Come siano stati calcolati questi limiti di reddito non e’ dato saperlo, di sicuro quello che accadra’ sara’ che davvero poche saranno le famiglie che potranno accedere a questo bonus una tantum, che sara’ pagato a marzo per chi lo richiede entro il 31 gennaio 2009 (sulla base del CUD 2008), e ad aprile 2009 per chi lo richiede entro il 31 marzo 2009 (sulla base del CUD 2009 che ogni datore di lavoro deve rilasciare entro il 28 febbraio 2009).

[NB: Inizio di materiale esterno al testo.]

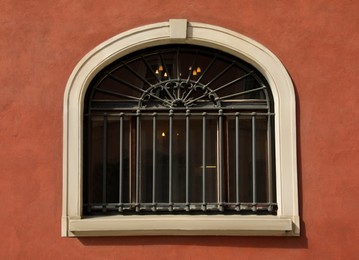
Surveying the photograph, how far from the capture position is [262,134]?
707 cm

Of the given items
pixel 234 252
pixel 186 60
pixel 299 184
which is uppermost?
pixel 186 60

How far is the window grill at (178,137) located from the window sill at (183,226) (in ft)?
0.80

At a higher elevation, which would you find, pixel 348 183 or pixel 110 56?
pixel 110 56

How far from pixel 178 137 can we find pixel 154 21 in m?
1.36

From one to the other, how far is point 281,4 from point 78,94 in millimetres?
2522

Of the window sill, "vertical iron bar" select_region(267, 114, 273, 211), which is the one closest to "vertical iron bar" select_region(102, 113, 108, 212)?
the window sill

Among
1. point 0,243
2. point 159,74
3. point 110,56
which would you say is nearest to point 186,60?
point 159,74

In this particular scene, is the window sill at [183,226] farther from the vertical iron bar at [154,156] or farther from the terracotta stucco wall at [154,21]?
the vertical iron bar at [154,156]

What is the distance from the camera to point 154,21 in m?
6.96

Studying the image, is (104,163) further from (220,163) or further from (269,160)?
(269,160)

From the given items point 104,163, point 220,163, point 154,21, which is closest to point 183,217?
point 220,163

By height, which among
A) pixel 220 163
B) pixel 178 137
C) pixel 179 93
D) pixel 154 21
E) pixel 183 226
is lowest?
pixel 183 226

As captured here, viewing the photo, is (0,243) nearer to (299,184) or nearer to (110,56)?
(110,56)

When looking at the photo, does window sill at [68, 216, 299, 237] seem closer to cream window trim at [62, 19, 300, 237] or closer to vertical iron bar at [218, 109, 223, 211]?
cream window trim at [62, 19, 300, 237]
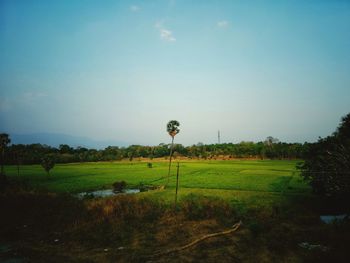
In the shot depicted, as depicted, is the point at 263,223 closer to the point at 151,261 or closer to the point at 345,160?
the point at 345,160

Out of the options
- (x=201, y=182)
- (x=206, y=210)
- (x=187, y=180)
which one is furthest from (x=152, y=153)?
(x=206, y=210)

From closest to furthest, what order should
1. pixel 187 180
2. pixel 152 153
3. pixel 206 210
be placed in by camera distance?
pixel 206 210 → pixel 187 180 → pixel 152 153

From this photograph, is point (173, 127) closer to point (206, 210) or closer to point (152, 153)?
point (206, 210)

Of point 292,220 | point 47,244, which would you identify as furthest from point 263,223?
point 47,244

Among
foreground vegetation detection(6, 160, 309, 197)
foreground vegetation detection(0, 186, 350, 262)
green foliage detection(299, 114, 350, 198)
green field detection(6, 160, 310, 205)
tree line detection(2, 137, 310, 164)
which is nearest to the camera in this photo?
foreground vegetation detection(0, 186, 350, 262)

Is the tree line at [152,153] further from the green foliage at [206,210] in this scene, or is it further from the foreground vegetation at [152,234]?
the green foliage at [206,210]

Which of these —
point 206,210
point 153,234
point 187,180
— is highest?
point 206,210

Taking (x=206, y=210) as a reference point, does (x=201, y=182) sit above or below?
below

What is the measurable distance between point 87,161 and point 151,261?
125 m

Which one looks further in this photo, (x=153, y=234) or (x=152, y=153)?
(x=152, y=153)

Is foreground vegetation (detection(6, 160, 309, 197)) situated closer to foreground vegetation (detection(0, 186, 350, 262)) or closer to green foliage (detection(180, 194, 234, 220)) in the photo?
foreground vegetation (detection(0, 186, 350, 262))

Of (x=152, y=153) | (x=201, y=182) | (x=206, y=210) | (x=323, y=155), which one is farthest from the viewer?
(x=152, y=153)

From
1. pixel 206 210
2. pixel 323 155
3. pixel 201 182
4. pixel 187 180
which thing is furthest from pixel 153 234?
pixel 187 180

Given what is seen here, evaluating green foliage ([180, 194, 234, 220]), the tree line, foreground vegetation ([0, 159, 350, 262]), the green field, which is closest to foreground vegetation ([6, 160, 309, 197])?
the green field
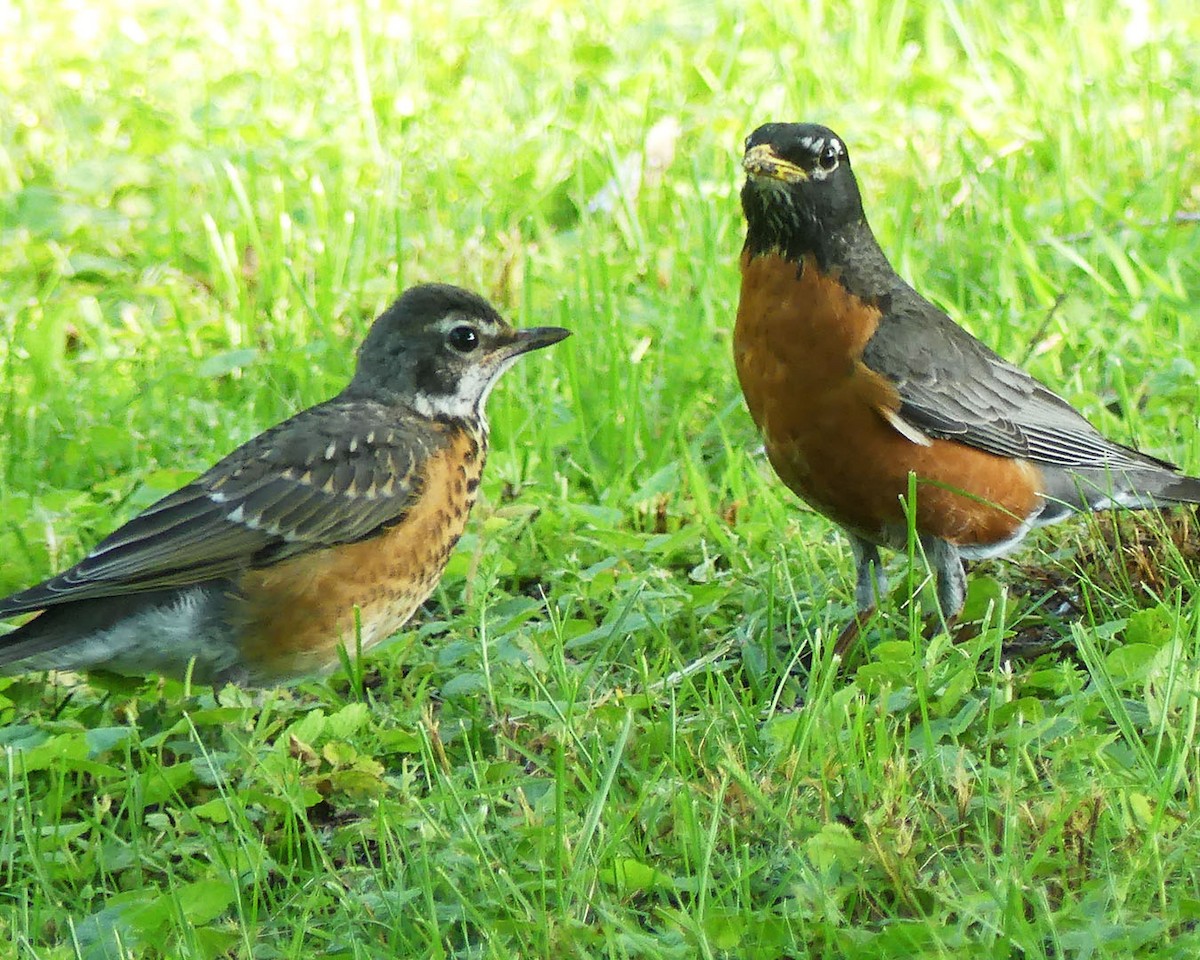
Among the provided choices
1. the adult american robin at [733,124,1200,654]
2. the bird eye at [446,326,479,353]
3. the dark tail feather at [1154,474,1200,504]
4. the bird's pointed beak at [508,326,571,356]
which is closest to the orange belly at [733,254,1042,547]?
the adult american robin at [733,124,1200,654]

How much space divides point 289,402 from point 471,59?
3.45 meters

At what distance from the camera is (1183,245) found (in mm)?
6918

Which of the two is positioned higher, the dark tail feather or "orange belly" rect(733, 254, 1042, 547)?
"orange belly" rect(733, 254, 1042, 547)

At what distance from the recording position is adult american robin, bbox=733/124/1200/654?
186 inches

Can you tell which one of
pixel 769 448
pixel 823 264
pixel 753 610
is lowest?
pixel 753 610

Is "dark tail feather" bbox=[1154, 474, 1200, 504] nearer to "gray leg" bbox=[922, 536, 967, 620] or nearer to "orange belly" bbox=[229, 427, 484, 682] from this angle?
"gray leg" bbox=[922, 536, 967, 620]

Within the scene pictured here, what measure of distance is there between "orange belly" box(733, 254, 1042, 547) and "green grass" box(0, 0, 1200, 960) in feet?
0.74

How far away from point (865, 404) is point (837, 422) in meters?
0.09

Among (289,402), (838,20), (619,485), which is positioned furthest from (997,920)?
(838,20)

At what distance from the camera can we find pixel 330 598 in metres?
4.79

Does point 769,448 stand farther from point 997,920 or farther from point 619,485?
point 997,920

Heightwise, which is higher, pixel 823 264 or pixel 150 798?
pixel 823 264

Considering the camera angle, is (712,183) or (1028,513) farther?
(712,183)

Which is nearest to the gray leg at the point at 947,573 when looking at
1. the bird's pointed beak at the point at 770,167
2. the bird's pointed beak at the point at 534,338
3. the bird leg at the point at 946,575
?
the bird leg at the point at 946,575
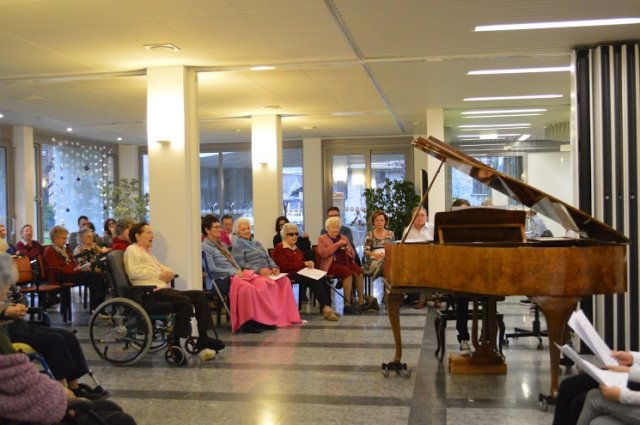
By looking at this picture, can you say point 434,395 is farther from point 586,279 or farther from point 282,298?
point 282,298

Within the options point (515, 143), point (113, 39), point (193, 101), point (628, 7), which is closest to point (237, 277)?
point (193, 101)

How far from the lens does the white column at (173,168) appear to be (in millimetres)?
7535

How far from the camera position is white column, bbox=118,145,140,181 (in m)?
16.7

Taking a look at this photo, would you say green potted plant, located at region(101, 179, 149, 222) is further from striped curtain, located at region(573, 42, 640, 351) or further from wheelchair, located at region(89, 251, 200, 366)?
striped curtain, located at region(573, 42, 640, 351)

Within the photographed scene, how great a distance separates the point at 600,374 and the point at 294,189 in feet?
45.5

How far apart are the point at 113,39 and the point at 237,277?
2837mm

I lavoratori dipendenti single non avranno accesso al beneficio. Solo i pensionati soli potranno accedervi purchè il loro reddito lordo non superi euro 15.000,00.  Il problema riguardarderà anche le numerosissime famiglie che superando di pochissimo i limiti di reddito assunti dal Governo (e che magari anche l’affitto) non avranno niente! Perche’ il Governo non ha pensato di introdurre delle discriminanti tra chi ha una casa di proprieta’ e chi, invece, paga l’affitto? Un operaio metalmeccanico supera ampiamente il limite di 17.000,00 euro lordi l’anno e non avra’ nulla se e’ single e paga l’affitto, se e’ sposato ed ha un figlio e paga l’affitto, se e’ vedovo ed ha due figli a carico. Lo stesso discorso vale per tutte quelle famiglie che hanno 3 figli e si trovano nella condizione di avere un reddito lordo complessivo superiore a 20.000,00. Anche un operaio monoreddito con moglie e 3 figli a carico supera ampiamente il limite di 20.000,00 e magari paga pure l’affitto! Non avrà il bonus. Tra qualche settimana i cittadini potranno constatare quest’altro provvedimento burla da parte del Governo, un altro spot, l’ennesimo che i media fanno rimbalzare da un tg ad un altro senza spiegare agli italiani questi stringenti limiti di reddito. L’esiguita’ di questo intervento e’ palese ed anche in questo caso si e’ scelta la volontarieta’ della richiesta per cercare di risparmiare il più possibile. Stranamente i TG nei giorni scorsi hanno taciuto completamente la notizia che i moduli sono reperibili anche on line sul sito dell’Agenzia delle entrate e hanno consigliato di recarsi direttamente presso gli uffici periferici dell’agenzia. Eh si’, ovvio, per creare ulteriore disagio ai cittadini e disincentivare la richiesta del bonus. Sarebbe bastato aggiungere che i moduli erano disponibili anche on line e che potevano essere richiesti anche presso gli uffici del comune di residenza oppure negli uffici del personale del proprio datore di lavoro o nei patronati INPS o alle Poste. No tutto complicato! Il povero vecchietto con la minima di pensione che abita in un qualsiasi paesino del sud Italia o sperduto sulle Alpi chi deleghera’ per andare a prendere il modulo per il bonus all’agenzia delle entrate che dista da casa sua oltre 100 km??? E chi lo consegnera’ all’INPS?

Dunque un provvedimento che per l’esiguità dell’importo e per gli stringenti limiti di reddito, riflette solo il desiderio di cogliere un successo di immagine che l’intenzione di alleviare significativamente le condizioni delle famiglie più bisognose. Insomma l’ennesimo spot di questo Governo!